-- EXCERPTED TEXT start --

On Sun, Jun 28, 2015 at 11:55 AM, Martin Bjorklund <[email protected]> wrote:

> Juergen Schoenwaelder <[email protected]> wrote:
> > On Sun, Jun 28, 2015 at 05:11:28PM +0200, Martin Bjorklund wrote:
> > > Andy Bierman <[email protected]> wrote:
> > > > On Sun, Jun 28, 2015 at 7:16 AM, Juergen Schoenwaelder <
> > > > [email protected]> wrote:
> > > >
> > > > > On Wed, Jun 24, 2015 at 12:16:55PM +0200, Martin Bjorklund wrote:
> > > > > > Hi,
> > > > > >
> > > > > > Currently we have an inconsistency in
> > > > > > draft-ietf-netmod-rfc6020bis-05.  With Y35, we allow type empty
> in
> > > > > > unions.  But section 7.8.2 says:
> > > > > >
> > > > > >    A leaf that is part of the key can be of any built-in or
> derived
> > > > > >    type, except it MUST NOT be the built-in type "empty".
> > > > > >
> > > > > > This means that this is legal:
> > > > > >
> > > > > >   typedef my-empty {
> > > > > >     type union {
> > > > > >       type empty;
> > > > > >     }
> > > > > >   }
> > > > > >
> > > > > >   list foo {
> > > > > >     key id;
> > > > > >     leaf id {
> > > > > >       type my-empty;
> > > > > >     }
> > > > > >     ...

-- EXCERPTED TEXT end --
-- EXTRACTED RECORDS start --

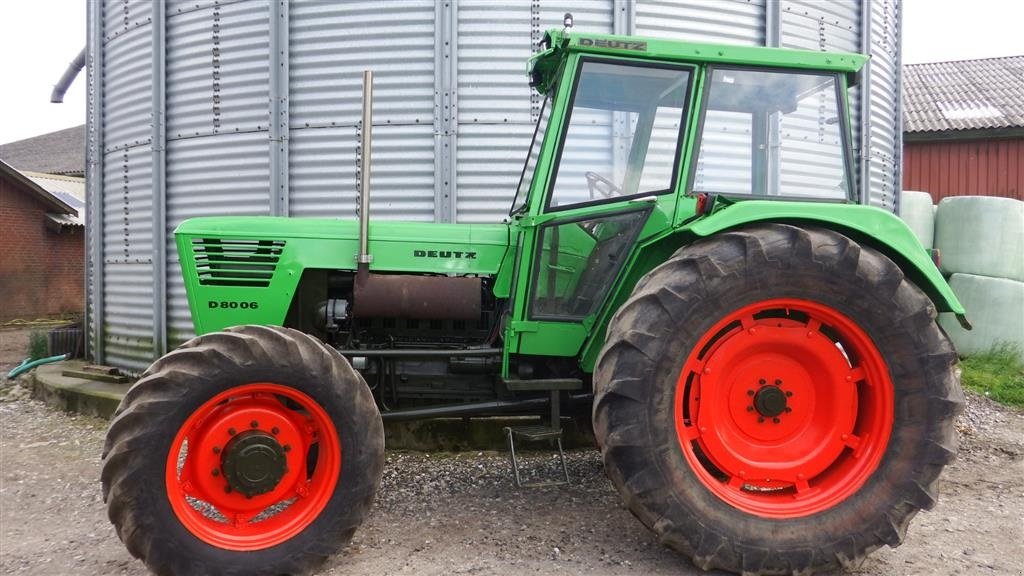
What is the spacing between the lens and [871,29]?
6.97m

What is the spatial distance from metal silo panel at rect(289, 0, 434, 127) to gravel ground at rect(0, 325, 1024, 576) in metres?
2.97

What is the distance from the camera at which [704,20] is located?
6219mm

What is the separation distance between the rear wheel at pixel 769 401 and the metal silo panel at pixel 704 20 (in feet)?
11.9

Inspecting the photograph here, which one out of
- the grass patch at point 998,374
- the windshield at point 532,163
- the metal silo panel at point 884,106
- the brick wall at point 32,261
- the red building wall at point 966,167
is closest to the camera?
the windshield at point 532,163

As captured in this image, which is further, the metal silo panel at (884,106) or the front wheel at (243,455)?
the metal silo panel at (884,106)

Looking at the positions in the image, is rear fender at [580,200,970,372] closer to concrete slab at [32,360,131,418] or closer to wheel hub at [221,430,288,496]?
wheel hub at [221,430,288,496]

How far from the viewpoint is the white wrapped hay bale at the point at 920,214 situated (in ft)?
27.7

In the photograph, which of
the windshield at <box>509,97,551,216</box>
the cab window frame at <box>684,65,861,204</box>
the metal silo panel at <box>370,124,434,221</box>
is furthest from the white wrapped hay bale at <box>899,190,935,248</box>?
the windshield at <box>509,97,551,216</box>

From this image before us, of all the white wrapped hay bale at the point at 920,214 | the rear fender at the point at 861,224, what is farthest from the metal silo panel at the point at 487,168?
the white wrapped hay bale at the point at 920,214

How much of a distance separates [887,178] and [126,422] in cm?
739

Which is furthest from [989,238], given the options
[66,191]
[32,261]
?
[66,191]

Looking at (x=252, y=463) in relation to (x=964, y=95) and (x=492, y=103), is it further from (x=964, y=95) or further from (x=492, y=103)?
(x=964, y=95)

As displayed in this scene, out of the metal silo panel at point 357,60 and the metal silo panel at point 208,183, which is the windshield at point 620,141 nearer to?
the metal silo panel at point 357,60

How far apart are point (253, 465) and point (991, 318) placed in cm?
809
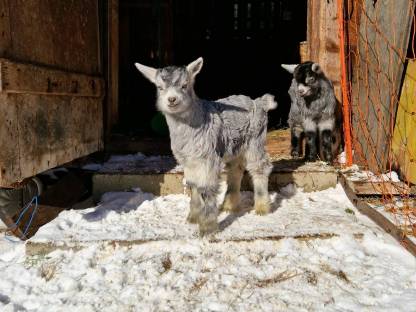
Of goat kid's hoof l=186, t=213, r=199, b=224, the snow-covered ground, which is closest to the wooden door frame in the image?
the snow-covered ground

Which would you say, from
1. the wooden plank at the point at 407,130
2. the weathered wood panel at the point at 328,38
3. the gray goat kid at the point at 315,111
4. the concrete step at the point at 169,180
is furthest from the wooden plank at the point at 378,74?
the concrete step at the point at 169,180

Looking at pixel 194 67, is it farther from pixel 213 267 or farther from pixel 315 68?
pixel 315 68

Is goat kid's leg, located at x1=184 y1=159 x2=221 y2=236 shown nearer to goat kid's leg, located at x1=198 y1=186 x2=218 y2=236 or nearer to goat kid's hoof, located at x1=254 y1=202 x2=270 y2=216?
goat kid's leg, located at x1=198 y1=186 x2=218 y2=236

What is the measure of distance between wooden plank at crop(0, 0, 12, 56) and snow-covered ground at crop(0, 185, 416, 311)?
72.5 inches

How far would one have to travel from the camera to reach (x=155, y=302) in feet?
10.3

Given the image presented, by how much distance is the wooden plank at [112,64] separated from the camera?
21.5 ft

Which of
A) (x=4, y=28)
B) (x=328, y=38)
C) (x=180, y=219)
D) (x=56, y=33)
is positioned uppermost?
(x=328, y=38)

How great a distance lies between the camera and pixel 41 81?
4125 mm

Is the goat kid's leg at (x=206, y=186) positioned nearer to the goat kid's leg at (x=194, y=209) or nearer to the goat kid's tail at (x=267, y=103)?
the goat kid's leg at (x=194, y=209)

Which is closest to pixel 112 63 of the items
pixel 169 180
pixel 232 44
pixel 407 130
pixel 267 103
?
pixel 169 180

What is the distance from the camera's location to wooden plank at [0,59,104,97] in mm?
3530

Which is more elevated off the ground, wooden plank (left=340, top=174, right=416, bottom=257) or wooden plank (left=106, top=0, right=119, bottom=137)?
wooden plank (left=106, top=0, right=119, bottom=137)

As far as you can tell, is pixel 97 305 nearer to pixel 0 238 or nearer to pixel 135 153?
pixel 0 238

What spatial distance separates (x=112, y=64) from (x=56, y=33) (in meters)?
2.12
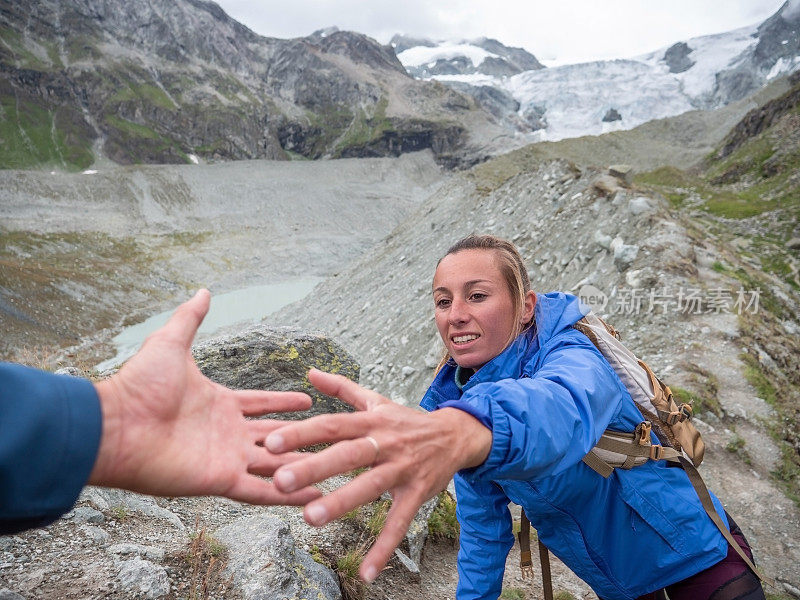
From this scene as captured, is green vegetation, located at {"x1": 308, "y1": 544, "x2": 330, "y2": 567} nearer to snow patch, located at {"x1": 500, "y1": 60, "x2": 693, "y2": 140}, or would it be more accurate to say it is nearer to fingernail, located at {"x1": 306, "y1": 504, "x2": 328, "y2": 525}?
fingernail, located at {"x1": 306, "y1": 504, "x2": 328, "y2": 525}

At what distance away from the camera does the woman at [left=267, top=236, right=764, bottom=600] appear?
150 centimetres

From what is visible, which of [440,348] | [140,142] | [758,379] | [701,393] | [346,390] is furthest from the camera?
[140,142]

-- EXTRACTED RECORDS end --

PROMPT 1. Repeat the lines of the records verbatim, from the line with "Is goat kid's" up to and including the line with "72.5 inches".
PROMPT 2. Continue the email thread about allowing type empty in YANG unions and list keys from the point where it stops.
The email thread and the records have no connection to each other.

TASK RESULT 1.
Is goat kid's leg, located at x1=184 y1=159 x2=221 y2=236 shown nearer to goat kid's leg, located at x1=198 y1=186 x2=218 y2=236 or nearer to goat kid's hoof, located at x1=254 y1=202 x2=270 y2=216?
goat kid's leg, located at x1=198 y1=186 x2=218 y2=236

What is the measure of distance between wooden plank at crop(0, 0, 12, 56) and snow-covered ground at crop(0, 185, 416, 311)?
72.5 inches

TASK RESULT 2.
> > > > > >   }
> > > > > >
> > > > > > I suggest we allow type empty also in keys:
> > > > > >
> > > > > > NEW:
> > > > > >
> > > > > >    A leaf that is part of the key can be of any built-in or
> derived
> > > > > >    type.
> > > > >
> > > > > And my understanding is that the list foo defined above will never
> > > > > have an instance, correct? I assume decent compilers will continue
> to
> > > > > create warnings when they can decide that a list will never have
> any
> > > > > instances. (And yes, there are other ways to construct such lists,
> so
> > > > > I am OK with removing a constraint preventing a specific case of
> such
> > > > > useless lists.)
> > > > >
> > > > >
> > > > I think the list can have 1 instance.
> > >
> > > Yes.
> > >
> >
> > OK. I guess RFC 6020 section 9.11.2. confused me. Is the lexical
> > representation not simply an empty string?
>
> No, since the empty string in JSON is "".
>
> A leaf of type empty doesn't have a value, thus there is no lexical
> represention.
>
> > I mean, it seems that
> >
> >   <foo>
> >     <id></id>
> >   </foo>
> >
> > would be as valid as
> >
> >   <foo><id/></foo>
>
> Correct.
>
> > or am I confused? And in JSON it would be this?
> >
> >    "foo": [
> >     {
> >       "id": [null]
> >     }
> >     ]
>
> I think this is correct.
>
>
So you are saying that XML and JSON could encode the
following leaf differently:

   leaf broken {
       type union {
          type string;
          type empty;
       }
     }

If set with XML then an empty string or empty type look the same:

    <broken></broken>  OR <broken />

Both will be treated as a string if encoded in XML.
But in JSON, the encoding will be [null] or "",
and the server will save the type as either string or empty.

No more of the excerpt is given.